14 fugitives with Red Notice from Interpol suspected of cross-border gambling and telecommunication fraud repatriated to China
Published: Nov 29, 2021 11:24 PM
criminal Photo: VCG

criminal Photo: VCG

A total of 14 Chinese nationals with Red Notice from Interpol for suspected cross-border gambling and telecommunication fraud were escorted and repatriated to China thanks to the close cooperation between the Chinese police and overseas law enforcement agencies. 

The 14 criminal suspects repatriated to China are currently being held in isolation following the epidemic control policy. 

The public security authorities will carry out further investigations in accordance with the law.

The large-scale repatriation came after China's crack down on cross-border gambling syndicates forced many gangs engaged in gambling and telecommunication fraud to flee from Southeast Asia to other countries. 

China's national public security authorities have been clamping down on cross-border gambling syndicates recruiting members and engaging in gambling activities and have shut down numerous offshore casinos and online gambling platforms since 2020. This has effectively curbed cross-border gambling activities, the People's Daily reported on Monday. 

However, pressure from the authorities made gangs flee from Southeast Asia to other parts of the world.

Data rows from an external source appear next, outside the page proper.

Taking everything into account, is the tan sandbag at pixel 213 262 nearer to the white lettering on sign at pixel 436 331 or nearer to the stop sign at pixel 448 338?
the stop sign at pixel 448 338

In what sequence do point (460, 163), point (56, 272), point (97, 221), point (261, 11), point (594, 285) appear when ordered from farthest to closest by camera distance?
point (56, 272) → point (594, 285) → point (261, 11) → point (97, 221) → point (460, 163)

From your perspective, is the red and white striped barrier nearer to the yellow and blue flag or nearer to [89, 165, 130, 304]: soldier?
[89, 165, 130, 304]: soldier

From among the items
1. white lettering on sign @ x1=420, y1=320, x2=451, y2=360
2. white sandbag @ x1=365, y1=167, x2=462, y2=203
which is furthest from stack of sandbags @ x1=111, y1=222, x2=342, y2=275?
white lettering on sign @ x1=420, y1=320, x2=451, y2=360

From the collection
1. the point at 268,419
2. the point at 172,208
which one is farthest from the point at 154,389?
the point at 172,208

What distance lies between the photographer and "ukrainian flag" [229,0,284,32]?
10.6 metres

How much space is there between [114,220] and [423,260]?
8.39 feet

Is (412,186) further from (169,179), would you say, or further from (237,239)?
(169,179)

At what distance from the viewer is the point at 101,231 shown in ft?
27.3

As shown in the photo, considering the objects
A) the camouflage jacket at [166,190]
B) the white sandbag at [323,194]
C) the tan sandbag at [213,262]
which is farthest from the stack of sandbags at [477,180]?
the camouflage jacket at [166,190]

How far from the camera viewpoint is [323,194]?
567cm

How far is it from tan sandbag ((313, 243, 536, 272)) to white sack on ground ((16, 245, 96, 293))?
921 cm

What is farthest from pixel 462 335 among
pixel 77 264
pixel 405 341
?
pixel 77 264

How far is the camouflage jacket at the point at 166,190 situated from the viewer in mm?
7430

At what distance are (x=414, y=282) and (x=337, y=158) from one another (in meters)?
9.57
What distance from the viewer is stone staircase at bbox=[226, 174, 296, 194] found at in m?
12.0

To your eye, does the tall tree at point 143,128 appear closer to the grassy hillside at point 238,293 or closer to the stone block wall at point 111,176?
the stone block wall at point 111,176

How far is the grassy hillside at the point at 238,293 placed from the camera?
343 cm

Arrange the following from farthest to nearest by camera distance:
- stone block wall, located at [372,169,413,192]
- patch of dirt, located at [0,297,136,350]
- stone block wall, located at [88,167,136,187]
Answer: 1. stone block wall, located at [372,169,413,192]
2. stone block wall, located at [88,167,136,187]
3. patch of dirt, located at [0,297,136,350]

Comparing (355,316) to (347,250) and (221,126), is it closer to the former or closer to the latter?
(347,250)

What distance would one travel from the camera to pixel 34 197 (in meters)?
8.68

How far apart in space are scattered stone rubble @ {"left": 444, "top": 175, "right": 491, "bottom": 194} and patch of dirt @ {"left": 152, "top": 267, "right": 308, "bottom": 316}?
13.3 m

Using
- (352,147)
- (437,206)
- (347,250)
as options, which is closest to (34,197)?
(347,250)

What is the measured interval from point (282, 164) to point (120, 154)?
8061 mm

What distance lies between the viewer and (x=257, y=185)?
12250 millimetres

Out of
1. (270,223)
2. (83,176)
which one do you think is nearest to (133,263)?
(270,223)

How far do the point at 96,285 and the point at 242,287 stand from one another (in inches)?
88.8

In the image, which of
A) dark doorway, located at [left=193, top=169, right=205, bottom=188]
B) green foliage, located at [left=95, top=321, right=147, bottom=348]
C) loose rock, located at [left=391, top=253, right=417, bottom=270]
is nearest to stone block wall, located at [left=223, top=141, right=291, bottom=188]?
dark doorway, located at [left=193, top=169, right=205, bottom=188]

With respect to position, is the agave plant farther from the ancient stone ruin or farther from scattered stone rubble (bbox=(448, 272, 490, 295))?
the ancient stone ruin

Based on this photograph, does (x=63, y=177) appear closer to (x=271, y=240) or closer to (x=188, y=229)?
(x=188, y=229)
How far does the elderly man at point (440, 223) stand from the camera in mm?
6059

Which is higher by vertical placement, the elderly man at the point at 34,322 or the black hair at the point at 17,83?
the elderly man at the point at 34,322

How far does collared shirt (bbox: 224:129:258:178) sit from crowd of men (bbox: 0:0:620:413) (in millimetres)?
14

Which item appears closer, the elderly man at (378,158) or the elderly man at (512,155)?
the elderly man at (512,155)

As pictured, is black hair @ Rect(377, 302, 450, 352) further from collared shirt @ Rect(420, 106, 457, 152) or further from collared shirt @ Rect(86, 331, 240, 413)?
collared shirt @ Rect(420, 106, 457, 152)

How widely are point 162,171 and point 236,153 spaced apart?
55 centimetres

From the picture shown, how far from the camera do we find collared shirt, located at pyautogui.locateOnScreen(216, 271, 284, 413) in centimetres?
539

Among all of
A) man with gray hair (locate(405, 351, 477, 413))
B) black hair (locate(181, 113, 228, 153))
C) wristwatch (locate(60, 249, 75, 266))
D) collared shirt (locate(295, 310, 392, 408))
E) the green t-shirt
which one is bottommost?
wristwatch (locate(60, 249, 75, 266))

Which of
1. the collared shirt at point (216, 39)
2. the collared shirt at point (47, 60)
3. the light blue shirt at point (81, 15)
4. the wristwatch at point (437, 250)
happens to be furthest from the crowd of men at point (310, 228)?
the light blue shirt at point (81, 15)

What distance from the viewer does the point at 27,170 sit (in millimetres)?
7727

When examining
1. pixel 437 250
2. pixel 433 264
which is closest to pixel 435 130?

These gangs continued to lure Chinese nationals to work abroad and coerce employees with threats of violence and illegal detention. This has seriously affected the property and legitimate rights and interests of Chinese and foreign citizens, according to People's Daily. 

In response to the situation, the Chinese Ministry of Public Security, with the strong support and coordination from the diplomatic authorities, has worked closely with foreign law enforcement agencies and recently repatriated 14 Chinese criminal suspects, sending a strong signal to those related in illegal and criminal acts.

The Chinese public security authorities also cracked another case related to cross-border gambling involving Macao tycoon Alvin Chau Cheok Wa, who admitted the opening of casinos on the Chinese mainland and facilitating Chinese citizens to gamble overseas.